Instructions to follow: Write every record out again exactly, and keep images out of it.

Records for this task:
★ ★ ★ ★ ★

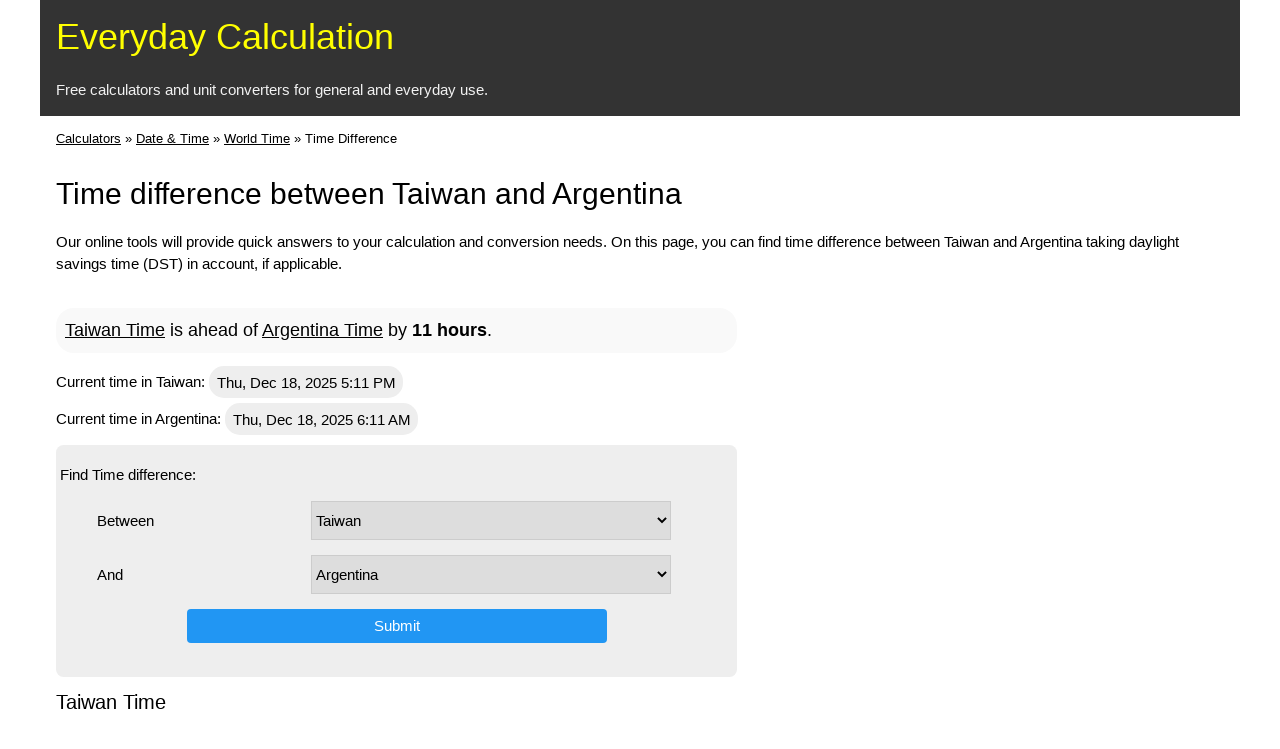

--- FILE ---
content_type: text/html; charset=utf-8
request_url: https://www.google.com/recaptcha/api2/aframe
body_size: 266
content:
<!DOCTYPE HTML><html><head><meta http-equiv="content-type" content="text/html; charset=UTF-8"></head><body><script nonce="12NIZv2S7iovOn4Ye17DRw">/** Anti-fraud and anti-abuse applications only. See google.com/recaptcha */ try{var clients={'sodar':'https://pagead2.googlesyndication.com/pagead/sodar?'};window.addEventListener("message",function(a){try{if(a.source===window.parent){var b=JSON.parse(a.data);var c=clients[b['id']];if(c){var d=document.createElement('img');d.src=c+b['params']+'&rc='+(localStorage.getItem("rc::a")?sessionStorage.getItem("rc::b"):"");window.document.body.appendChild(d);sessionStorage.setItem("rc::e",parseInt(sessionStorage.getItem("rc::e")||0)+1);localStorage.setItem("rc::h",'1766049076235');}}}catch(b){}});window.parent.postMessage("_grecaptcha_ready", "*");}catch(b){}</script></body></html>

★ ★ ★ ★ ★

Task response:
--- FILE ---
content_type: text/html; charset=utf-8
request_url: https://www.google.com/recaptcha/api2/aframe
body_size: 266
content:
<!DOCTYPE HTML><html><head><meta http-equiv="content-type" content="text/html; charset=UTF-8"></head><body><script nonce="12NIZv2S7iovOn4Ye17DRw">/** Anti-fraud and anti-abuse applications only. See google.com/recaptcha */ try{var clients={'sodar':'https://pagead2.googlesyndication.com/pagead/sodar?'};window.addEventListener("message",function(a){try{if(a.source===window.parent){var b=JSON.parse(a.data);var c=clients[b['id']];if(c){var d=document.createElement('img');d.src=c+b['params']+'&rc='+(localStorage.getItem("rc::a")?sessionStorage.getItem("rc::b"):"");window.document.body.appendChild(d);sessionStorage.setItem("rc::e",parseInt(sessionStorage.getItem("rc::e")||0)+1);localStorage.setItem("rc::h",'1766049076235');}}}catch(b){}});window.parent.postMessage("_grecaptcha_ready", "*");}catch(b){}</script></body></html>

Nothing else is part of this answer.